Can you quote exactly the stretch of lines from the one with "Which item, selected" through the final line of the material, both ends included?

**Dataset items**

-*-

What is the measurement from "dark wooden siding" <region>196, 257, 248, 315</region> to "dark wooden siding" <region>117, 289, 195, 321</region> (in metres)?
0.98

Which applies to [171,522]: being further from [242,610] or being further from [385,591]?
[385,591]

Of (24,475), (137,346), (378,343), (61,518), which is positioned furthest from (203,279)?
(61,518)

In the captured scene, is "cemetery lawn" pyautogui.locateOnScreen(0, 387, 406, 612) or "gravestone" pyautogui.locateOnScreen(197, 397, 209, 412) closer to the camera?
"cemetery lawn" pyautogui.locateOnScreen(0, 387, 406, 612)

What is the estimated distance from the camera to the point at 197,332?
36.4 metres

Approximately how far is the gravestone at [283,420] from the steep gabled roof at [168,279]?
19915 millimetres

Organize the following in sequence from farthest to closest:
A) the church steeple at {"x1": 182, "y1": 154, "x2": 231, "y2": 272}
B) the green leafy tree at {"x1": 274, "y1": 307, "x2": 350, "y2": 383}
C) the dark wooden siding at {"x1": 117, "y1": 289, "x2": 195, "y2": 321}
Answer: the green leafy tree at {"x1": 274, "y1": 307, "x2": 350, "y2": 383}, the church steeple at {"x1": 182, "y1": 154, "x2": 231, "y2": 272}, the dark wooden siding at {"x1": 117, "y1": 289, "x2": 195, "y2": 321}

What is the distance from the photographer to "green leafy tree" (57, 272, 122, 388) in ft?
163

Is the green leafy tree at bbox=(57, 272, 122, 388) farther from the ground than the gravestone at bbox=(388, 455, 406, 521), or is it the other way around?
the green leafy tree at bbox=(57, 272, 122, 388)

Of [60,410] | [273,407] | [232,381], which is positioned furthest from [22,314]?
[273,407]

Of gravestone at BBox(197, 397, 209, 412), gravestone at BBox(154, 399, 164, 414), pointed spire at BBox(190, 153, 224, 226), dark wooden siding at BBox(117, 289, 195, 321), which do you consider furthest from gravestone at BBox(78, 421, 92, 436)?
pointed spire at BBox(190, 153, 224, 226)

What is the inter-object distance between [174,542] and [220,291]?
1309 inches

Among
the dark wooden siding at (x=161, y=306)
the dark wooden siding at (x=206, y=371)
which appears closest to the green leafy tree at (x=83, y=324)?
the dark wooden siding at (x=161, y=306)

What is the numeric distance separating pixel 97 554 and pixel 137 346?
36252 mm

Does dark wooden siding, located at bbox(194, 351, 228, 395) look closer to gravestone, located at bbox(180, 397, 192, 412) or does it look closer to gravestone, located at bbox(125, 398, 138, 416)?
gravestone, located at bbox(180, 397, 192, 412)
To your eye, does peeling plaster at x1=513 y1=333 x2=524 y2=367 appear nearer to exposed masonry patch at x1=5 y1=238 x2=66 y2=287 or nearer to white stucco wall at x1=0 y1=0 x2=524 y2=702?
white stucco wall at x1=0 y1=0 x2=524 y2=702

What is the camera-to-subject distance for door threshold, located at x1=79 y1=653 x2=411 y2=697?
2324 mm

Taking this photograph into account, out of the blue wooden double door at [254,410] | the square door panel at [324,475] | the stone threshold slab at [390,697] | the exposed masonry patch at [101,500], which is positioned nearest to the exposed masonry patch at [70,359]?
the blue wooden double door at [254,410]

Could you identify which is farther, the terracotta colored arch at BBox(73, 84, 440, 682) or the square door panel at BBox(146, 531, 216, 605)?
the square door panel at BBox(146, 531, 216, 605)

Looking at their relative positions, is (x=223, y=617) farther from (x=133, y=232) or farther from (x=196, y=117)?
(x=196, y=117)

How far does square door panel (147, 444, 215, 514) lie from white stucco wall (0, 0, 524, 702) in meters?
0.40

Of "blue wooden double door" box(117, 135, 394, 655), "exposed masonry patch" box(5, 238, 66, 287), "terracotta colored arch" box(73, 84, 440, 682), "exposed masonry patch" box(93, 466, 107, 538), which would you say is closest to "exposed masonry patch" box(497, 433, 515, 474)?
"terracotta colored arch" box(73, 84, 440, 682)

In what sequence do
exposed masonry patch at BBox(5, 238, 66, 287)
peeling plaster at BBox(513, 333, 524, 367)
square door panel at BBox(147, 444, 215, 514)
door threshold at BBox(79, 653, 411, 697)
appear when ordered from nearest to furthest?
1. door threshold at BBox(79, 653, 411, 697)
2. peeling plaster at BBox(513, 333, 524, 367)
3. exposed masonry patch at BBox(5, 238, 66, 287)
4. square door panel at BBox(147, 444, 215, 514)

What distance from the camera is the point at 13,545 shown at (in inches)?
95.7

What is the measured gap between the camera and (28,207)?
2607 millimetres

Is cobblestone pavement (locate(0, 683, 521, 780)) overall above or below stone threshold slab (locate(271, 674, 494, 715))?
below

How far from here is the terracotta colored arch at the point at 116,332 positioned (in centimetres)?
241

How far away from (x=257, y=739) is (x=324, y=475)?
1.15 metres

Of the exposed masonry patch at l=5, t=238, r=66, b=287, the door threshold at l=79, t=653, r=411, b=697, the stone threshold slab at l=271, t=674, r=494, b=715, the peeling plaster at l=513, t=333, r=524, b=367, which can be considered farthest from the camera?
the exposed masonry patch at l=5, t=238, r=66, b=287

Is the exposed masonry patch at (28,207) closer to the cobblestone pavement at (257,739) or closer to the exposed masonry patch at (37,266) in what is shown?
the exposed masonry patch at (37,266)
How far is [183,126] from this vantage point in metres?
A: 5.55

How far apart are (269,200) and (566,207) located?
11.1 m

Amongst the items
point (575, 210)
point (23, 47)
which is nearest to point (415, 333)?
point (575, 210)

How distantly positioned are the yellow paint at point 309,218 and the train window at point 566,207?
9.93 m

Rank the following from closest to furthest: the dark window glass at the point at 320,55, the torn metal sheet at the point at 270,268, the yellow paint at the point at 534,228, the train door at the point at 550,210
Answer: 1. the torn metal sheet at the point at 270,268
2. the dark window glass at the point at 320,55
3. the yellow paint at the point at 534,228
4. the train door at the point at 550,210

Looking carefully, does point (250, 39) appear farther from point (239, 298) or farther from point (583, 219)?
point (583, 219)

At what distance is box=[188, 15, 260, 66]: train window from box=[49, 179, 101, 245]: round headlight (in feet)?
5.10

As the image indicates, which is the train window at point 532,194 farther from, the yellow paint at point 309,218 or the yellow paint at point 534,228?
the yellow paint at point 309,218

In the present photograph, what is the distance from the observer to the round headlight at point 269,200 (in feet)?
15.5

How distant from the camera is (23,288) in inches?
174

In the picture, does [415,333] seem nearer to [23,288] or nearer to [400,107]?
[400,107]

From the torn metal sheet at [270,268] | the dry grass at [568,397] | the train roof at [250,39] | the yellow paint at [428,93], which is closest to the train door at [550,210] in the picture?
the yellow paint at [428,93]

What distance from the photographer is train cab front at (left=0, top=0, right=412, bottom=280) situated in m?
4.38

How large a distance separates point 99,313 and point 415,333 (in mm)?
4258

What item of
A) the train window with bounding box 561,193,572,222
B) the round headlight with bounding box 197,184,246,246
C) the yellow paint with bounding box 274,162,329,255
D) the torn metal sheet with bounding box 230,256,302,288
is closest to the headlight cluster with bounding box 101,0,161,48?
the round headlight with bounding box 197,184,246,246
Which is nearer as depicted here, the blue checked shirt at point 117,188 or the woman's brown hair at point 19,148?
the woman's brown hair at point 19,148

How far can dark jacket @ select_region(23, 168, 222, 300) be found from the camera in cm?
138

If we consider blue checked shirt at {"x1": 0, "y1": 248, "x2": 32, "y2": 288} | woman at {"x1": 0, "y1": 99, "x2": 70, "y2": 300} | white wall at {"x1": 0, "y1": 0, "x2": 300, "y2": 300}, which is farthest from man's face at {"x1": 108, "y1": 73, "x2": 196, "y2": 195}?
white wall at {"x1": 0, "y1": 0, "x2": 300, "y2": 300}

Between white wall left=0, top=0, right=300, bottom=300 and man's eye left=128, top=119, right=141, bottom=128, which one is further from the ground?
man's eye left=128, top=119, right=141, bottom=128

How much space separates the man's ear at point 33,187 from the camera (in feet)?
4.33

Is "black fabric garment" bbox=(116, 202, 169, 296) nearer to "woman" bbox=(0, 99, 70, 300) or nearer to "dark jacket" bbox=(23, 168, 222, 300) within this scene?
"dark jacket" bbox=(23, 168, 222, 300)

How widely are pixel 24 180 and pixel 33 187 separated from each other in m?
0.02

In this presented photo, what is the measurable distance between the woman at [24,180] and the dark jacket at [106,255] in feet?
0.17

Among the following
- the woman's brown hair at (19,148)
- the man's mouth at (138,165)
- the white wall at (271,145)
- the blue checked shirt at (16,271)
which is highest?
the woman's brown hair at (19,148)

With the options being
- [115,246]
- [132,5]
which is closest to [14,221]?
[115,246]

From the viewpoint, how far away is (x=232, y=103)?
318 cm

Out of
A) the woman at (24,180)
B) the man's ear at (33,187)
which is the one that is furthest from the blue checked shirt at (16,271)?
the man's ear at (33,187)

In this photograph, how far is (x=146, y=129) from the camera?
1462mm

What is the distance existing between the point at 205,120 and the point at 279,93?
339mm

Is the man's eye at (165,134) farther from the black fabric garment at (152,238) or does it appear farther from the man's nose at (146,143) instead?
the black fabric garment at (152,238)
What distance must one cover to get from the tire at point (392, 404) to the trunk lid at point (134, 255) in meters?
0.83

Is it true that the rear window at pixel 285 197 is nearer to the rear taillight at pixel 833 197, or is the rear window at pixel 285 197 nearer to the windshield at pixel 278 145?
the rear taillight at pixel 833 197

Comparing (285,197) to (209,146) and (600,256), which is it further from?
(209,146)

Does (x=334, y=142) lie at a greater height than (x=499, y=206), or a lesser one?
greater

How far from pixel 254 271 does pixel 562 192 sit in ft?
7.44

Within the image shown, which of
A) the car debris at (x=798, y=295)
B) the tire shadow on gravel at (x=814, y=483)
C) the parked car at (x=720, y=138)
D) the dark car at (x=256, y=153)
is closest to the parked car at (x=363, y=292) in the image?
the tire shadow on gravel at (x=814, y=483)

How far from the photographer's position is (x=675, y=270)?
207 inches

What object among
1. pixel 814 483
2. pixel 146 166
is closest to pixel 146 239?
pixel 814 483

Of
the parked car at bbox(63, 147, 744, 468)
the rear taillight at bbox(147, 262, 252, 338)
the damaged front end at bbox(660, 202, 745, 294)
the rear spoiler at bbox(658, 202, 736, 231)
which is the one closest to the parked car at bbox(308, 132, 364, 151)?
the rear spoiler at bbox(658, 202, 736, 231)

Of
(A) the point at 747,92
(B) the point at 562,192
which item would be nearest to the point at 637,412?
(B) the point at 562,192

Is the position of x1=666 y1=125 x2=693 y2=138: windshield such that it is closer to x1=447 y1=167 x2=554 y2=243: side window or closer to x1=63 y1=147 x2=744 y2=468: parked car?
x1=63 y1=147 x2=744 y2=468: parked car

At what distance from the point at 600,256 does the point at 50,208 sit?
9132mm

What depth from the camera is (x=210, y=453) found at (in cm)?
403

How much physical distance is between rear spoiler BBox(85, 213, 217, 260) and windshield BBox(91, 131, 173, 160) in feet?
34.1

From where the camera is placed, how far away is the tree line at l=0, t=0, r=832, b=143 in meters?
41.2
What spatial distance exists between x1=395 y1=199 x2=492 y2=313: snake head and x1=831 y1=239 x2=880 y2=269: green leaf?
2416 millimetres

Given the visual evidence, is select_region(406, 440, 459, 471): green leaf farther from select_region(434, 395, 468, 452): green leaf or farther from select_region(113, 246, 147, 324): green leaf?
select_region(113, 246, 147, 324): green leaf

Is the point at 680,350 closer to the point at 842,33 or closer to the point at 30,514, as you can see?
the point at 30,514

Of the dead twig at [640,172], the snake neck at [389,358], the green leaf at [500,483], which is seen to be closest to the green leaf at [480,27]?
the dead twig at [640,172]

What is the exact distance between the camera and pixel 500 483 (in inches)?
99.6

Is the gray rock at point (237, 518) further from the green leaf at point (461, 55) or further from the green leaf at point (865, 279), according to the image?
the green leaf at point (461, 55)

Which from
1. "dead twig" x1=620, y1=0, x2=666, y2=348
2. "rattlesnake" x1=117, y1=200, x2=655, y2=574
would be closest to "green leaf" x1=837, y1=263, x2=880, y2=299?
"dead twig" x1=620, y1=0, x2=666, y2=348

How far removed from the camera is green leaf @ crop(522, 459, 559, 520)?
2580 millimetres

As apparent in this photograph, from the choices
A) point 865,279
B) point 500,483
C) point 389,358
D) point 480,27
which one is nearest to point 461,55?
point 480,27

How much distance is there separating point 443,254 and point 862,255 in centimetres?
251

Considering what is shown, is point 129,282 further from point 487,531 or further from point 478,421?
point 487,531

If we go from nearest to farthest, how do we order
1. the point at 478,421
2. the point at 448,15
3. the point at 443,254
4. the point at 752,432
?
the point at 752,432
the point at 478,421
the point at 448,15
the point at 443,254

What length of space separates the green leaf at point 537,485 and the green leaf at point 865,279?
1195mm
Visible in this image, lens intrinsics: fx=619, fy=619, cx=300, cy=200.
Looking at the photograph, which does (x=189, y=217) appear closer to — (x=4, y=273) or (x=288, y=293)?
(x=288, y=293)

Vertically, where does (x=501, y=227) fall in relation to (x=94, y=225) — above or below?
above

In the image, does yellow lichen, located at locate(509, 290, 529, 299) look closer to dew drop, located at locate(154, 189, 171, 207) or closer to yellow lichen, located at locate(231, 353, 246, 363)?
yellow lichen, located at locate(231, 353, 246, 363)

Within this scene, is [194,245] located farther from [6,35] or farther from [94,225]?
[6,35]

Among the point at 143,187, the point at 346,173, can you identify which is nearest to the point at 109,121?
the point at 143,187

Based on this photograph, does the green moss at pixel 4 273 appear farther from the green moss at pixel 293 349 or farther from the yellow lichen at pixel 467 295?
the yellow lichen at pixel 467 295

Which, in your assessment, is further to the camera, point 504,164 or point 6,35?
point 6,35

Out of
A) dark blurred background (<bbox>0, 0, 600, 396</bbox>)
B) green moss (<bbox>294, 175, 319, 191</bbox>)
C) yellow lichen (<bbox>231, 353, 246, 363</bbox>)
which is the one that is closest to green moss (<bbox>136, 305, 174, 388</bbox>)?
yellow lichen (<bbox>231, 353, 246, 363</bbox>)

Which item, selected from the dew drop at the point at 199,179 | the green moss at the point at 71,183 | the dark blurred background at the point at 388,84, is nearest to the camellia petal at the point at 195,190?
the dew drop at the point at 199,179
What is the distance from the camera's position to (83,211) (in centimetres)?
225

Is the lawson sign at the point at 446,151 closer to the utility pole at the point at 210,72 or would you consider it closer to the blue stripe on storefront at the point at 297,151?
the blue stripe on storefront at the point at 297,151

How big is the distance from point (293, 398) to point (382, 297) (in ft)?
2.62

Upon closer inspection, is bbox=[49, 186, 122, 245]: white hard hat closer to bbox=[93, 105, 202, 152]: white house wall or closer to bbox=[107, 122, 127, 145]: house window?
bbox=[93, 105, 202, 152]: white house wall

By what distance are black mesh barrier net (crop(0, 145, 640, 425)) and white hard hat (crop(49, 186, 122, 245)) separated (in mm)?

-*-

**Solution for this problem**
Which item, selected from the dew drop at the point at 199,179 | the green moss at the point at 71,183 | the dark blurred background at the point at 388,84, is nearest to the camellia petal at the point at 195,190?
the dew drop at the point at 199,179
What is the distance from the camera's position to (83,211) (in centimetres)?
225

Is the lawson sign at the point at 446,151 closer to the utility pole at the point at 210,72 or would you consider it closer to the blue stripe on storefront at the point at 297,151?
the blue stripe on storefront at the point at 297,151

How big is the distance from point (293, 398) to point (382, 297) (in ft)?
2.62

Upon closer inspection, is bbox=[49, 186, 122, 245]: white hard hat closer to bbox=[93, 105, 202, 152]: white house wall or closer to bbox=[107, 122, 127, 145]: house window?
bbox=[93, 105, 202, 152]: white house wall

By what distance are black mesh barrier net (crop(0, 145, 640, 425)) and white hard hat (crop(49, 186, 122, 245)) separated (in mm)?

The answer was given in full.